Montana Gov. Greg Gianforte said the state had been effectively managing its wolves, crafting regulations from the newly enacted laws to make sure wolf populations remain sustainable.

“We don't need Washington coming in and second-guessing our science-based approach,” Gianforte said in a statement.

Gianforte trapped and killed a wolf in February near Yellowstone National Park. He later received a warning from wildlife officials because he had failed to take a mandated trapper education course in violation of state hunting regulations.

Wolves were exterminated across most of the U.S. by the 1930s under government-sponsored poisoning and trapping campaigns. They were reintroduced from Canada into the Northern Rockies in the 1990s and expanded over the past two decades into parts of Oregon, Washington and California.

In 2011, Montana Democratic U.S. Sen. Jon Tester and Idaho Republican Rep. Mike Simpson pushed a budget rider through Congress that lifted protections for wolves after courts blocked earlier attempts.

A Tester spokesman on Wednesday called Montana's new wolf policies “shortsighted." Tester wants science to drive wildlife management, and he plans to closely track the results of the federal review, spokesman Roy Lowenstein said.

Dozens of American Indian tribes had asked the Biden administration on Tuesday to immediately enact emergency protections for gray wolves nationwide, saying states have become too aggressive in hunting the animals. They said wolves are culturally important to a host of tribes and accused the federal government of failing to listen to their concerns about lifting protections.

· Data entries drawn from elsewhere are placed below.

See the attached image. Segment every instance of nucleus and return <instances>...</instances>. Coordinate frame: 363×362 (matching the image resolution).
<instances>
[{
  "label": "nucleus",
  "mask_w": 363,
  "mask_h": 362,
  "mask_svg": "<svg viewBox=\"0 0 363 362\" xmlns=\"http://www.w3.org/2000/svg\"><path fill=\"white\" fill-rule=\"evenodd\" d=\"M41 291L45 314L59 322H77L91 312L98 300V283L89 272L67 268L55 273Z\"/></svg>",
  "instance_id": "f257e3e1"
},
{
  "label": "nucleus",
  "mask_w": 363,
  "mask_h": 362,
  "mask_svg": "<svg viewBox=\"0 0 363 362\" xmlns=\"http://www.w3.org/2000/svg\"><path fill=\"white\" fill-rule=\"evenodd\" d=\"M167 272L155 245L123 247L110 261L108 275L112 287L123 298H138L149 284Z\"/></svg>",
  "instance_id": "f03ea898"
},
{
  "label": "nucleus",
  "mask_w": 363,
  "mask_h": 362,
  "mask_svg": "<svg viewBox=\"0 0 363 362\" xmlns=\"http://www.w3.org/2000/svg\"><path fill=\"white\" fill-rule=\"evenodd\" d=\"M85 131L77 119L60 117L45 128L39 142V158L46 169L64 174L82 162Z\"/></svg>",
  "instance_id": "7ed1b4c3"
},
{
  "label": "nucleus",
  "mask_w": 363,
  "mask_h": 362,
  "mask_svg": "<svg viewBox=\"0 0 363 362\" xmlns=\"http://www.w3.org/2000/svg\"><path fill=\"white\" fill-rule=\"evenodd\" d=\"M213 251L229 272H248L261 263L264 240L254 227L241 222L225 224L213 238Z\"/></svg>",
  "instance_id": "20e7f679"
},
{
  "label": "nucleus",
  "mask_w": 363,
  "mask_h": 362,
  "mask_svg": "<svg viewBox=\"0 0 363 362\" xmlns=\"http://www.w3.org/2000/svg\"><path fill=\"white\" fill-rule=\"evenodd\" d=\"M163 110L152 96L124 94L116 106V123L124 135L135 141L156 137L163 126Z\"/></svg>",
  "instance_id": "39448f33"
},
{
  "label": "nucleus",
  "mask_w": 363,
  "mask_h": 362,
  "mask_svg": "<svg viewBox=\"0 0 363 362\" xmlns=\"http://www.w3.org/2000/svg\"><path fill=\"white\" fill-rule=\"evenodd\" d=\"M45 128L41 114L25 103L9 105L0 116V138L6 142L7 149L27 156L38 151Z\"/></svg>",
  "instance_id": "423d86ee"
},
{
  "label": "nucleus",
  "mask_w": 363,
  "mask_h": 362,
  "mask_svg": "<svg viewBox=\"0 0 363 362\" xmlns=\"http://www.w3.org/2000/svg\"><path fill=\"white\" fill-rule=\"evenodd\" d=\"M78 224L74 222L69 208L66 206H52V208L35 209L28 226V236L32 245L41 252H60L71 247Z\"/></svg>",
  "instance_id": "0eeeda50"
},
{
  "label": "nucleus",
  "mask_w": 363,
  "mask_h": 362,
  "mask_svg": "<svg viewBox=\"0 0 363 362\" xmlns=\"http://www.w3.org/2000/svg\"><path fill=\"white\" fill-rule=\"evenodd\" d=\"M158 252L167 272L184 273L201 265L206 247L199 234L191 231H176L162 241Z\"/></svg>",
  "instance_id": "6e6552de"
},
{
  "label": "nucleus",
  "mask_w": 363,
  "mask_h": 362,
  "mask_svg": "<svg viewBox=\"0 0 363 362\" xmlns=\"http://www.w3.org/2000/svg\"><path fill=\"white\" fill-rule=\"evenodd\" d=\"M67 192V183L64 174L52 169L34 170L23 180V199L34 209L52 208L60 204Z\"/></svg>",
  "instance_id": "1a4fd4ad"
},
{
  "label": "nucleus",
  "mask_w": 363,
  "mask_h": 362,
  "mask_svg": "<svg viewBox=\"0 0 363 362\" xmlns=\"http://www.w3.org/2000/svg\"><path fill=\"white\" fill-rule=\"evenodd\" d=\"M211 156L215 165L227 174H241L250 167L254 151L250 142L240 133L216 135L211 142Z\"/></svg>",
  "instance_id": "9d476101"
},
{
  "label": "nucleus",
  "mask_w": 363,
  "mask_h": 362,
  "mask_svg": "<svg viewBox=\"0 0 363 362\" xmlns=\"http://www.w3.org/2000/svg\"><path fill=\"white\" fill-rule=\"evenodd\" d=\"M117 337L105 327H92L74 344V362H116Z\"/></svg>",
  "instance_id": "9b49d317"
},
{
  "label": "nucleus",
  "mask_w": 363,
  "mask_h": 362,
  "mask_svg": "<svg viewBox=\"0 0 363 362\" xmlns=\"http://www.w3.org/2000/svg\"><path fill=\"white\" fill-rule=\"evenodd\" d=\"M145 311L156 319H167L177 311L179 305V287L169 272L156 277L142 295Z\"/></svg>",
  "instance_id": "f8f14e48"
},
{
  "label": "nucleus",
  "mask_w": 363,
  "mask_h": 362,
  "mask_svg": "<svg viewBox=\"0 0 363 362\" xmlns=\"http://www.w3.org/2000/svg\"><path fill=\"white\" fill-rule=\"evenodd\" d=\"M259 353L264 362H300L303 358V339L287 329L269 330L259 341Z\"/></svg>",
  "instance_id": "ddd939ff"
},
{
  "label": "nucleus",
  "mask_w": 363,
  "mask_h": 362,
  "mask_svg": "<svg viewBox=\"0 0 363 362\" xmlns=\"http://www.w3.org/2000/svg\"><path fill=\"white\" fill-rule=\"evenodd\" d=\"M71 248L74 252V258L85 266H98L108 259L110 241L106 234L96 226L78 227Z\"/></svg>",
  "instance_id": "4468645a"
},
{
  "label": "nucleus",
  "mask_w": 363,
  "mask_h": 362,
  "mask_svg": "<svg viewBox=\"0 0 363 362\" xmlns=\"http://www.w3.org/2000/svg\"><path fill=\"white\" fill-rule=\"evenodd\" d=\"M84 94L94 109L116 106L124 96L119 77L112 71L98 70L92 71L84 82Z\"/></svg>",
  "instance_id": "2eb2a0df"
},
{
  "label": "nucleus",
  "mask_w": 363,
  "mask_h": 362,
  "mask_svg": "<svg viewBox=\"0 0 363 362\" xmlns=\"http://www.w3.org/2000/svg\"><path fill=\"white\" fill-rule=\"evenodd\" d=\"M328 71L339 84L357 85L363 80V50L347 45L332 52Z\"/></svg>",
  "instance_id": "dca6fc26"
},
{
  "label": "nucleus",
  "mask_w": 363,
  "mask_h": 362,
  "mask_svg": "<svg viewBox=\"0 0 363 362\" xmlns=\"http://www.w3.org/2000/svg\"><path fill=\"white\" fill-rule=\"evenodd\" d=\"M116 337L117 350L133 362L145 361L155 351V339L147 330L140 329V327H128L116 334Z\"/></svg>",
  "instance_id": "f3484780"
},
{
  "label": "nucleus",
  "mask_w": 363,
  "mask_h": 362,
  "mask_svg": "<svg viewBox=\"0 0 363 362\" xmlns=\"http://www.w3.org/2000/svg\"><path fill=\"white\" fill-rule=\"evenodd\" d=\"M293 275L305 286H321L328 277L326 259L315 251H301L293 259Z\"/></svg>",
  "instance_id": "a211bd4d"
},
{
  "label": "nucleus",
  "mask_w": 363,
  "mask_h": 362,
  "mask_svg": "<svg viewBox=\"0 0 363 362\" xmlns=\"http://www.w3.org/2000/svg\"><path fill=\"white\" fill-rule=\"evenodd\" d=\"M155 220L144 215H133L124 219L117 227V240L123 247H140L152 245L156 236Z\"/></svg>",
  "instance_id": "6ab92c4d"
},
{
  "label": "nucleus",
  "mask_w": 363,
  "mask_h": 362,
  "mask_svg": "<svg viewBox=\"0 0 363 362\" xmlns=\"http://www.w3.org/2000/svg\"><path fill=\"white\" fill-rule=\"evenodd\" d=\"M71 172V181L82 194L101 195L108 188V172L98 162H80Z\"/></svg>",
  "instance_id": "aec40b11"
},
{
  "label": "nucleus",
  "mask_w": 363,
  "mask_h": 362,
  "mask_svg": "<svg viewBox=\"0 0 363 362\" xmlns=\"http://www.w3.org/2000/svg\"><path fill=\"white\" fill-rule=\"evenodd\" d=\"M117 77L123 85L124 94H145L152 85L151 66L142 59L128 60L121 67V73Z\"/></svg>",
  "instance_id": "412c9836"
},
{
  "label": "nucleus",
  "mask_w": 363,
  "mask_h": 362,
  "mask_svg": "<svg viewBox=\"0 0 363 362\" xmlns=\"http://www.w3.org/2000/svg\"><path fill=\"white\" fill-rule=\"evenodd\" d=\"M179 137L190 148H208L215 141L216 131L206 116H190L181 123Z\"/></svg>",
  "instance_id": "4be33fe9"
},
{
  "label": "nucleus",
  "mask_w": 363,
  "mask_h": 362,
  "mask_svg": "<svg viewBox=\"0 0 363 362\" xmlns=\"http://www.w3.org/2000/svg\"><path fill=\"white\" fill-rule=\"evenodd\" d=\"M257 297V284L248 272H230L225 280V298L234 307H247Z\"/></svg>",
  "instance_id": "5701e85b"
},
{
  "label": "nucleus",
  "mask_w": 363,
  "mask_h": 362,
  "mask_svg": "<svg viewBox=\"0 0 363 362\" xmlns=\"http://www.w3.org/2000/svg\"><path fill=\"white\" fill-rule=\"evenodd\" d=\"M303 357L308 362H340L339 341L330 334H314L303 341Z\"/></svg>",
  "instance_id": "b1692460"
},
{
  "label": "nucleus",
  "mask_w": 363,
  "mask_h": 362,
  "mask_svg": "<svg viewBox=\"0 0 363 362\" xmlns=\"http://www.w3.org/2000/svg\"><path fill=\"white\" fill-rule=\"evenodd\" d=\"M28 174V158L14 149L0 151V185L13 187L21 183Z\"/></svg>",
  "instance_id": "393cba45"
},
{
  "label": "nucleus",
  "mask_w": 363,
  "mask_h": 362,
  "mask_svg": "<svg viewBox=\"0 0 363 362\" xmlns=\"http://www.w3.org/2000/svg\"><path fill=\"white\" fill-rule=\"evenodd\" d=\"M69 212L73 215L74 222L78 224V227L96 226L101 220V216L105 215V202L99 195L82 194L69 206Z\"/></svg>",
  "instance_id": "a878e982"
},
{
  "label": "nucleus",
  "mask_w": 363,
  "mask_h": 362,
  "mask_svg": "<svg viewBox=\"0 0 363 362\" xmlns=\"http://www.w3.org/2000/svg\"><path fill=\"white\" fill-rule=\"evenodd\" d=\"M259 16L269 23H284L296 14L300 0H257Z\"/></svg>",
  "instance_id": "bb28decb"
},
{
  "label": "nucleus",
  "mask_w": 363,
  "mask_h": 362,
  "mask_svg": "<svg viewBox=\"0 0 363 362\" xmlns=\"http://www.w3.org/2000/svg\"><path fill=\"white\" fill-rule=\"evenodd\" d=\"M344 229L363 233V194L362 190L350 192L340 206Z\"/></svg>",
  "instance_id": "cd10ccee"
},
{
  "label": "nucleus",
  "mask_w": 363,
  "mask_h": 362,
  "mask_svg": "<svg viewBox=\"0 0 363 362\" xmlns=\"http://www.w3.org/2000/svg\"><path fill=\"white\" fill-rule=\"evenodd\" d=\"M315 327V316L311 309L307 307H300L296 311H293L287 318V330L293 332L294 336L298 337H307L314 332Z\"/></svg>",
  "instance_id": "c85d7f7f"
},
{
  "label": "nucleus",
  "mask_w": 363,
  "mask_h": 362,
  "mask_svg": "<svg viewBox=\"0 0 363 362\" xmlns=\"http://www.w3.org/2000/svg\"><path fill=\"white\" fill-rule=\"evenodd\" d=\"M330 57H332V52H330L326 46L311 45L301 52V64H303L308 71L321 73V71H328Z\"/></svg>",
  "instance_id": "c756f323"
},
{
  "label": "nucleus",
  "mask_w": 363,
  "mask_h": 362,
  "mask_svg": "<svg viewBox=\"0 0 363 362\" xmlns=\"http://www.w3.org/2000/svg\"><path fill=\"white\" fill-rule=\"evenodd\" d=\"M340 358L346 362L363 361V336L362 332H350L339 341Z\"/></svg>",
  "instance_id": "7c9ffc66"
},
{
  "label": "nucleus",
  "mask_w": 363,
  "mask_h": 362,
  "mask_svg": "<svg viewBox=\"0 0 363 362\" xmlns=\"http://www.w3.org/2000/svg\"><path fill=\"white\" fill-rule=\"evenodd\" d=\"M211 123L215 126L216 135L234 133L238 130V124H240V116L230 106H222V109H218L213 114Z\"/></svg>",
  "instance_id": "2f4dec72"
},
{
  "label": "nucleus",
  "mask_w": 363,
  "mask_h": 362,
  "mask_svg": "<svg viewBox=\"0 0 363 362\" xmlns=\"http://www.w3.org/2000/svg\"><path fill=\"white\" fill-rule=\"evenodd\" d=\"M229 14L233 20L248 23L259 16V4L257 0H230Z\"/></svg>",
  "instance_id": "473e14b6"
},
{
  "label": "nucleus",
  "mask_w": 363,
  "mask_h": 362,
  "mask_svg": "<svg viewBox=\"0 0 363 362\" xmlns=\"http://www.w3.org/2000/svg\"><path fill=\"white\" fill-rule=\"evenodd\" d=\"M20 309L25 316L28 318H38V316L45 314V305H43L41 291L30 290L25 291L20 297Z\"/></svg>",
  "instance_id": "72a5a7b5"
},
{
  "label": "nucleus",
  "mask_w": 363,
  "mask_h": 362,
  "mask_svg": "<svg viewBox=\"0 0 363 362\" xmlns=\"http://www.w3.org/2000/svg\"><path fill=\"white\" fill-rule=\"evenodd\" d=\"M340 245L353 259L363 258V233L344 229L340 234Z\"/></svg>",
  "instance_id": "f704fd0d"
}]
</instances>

After protections were lifted in the Great Lakes in January, Wisconsin moved quickly to reduce its wolf numbers. A pro-hunting group with close ties to conservative Republicans won a court order that allowed hunters — some using hounds — to kill 218 wolves in the state in four days.

Recent changes in wolf management reflect an increasingly partisan approach to predator management in state houses dominated by Republicans.

Among the measures approved this year in Idaho, which has an estimated 1,500 wolves, was a law that provided money for the state to hire private contractors to kill the animals. The law also allows hunters to use night-vision equipment, chase wolves on snowmobiles or ATVs and shoot them from helicopters. It authorizes year-round wolf trapping on private property.

In Montana, state wildlife authorities last month approved a harvest quota of 450 wolves, about 40% of the population. Previously-outlawed killing methods can now be used, including snaring, baiting and night hunting for wolves. Trapping seasons were lengthened, and each hunter or trapper can now take up to 10 animals.

Even before the changes, Montana wildlife officials expected wolf numbers in the state to drop from around 1,150 animals to 950 or fewer, following a particularly successful hunting season over the past year.